Work required:
Swap "tree trunk" for "tree stump" everywhere in the lines below and leave the rest of the lines as they are.

━━━ Data lines

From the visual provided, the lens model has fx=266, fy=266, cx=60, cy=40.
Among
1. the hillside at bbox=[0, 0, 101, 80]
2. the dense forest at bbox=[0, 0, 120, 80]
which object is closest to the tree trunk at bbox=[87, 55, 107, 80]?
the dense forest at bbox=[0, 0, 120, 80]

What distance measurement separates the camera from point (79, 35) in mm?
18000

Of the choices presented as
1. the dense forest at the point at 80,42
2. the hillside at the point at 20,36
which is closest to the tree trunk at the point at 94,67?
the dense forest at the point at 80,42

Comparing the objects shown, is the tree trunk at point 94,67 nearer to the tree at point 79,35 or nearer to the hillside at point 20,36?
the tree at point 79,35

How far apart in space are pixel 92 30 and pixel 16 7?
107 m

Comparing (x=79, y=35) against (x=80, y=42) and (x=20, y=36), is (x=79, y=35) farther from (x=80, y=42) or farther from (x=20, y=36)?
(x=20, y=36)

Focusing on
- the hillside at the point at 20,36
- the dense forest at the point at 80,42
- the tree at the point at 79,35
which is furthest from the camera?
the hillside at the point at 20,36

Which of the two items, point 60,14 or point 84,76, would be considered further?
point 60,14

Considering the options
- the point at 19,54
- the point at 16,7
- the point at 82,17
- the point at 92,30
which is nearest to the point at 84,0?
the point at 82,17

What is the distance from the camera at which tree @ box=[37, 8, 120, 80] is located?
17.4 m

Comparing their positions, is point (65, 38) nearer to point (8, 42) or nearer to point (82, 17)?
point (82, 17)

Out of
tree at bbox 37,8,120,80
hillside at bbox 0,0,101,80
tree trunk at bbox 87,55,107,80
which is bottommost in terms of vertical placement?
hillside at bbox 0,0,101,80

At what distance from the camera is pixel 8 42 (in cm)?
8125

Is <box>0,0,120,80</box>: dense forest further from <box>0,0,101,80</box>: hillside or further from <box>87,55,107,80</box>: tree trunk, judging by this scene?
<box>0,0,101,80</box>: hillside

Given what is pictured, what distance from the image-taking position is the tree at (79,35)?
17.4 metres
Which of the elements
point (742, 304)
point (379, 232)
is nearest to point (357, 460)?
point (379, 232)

━━━━━━

Worked solution:
From the visual provided, the lens model has fx=266, fy=266, cx=60, cy=40.
Among
1. the hillside at bbox=[0, 0, 101, 80]
2. the dense forest at bbox=[0, 0, 120, 80]
which object is closest to the tree stump at bbox=[87, 55, 107, 80]?
the dense forest at bbox=[0, 0, 120, 80]

What distance measurement separates the camera from point (79, 35) in mm?
18000

Of the choices presented as
1. the dense forest at the point at 80,42
2. the hillside at the point at 20,36
which is closest to the tree stump at the point at 94,67?
the dense forest at the point at 80,42

Comparing the objects shown, is the tree stump at point 94,67 nearer to the tree at point 79,35 or nearer to the hillside at point 20,36?
the tree at point 79,35

How far apart in space are pixel 92 30 and pixel 16 7?
107 m

Comparing (x=79, y=35) against (x=80, y=42) and (x=20, y=36), is (x=79, y=35) farther from (x=80, y=42) or farther from (x=20, y=36)?
(x=20, y=36)

Focusing on
- the hillside at the point at 20,36
- the dense forest at the point at 80,42
- the tree at the point at 79,35
which is furthest from the camera?
the hillside at the point at 20,36

Which of the two items, point 60,14 or point 84,76, would be considered further?
point 60,14

Considering the options
- the point at 19,54
- the point at 16,7
- the point at 82,17
- the point at 92,30
which is nearest to the point at 84,0?
the point at 82,17

What is the distance from the camera at which tree @ box=[37, 8, 120, 80] is located?
17.4 m

Comparing their positions, is point (65, 38) nearer to point (8, 42) or nearer to point (82, 17)?
point (82, 17)

Out of
tree at bbox 37,8,120,80
hillside at bbox 0,0,101,80
tree stump at bbox 87,55,107,80
which is bottommost in terms of vertical placement?
hillside at bbox 0,0,101,80

At what distance from the camera is pixel 8 42 (in cm)?
8125

Is <box>0,0,120,80</box>: dense forest further from <box>0,0,101,80</box>: hillside or further from <box>87,55,107,80</box>: tree stump, judging by this scene?
<box>0,0,101,80</box>: hillside

Given what is pictured, what distance from the image-taking position is the tree at (79,35)?
17.4 metres
Which of the elements
point (742, 304)
point (379, 232)
is nearest to point (357, 460)?
point (379, 232)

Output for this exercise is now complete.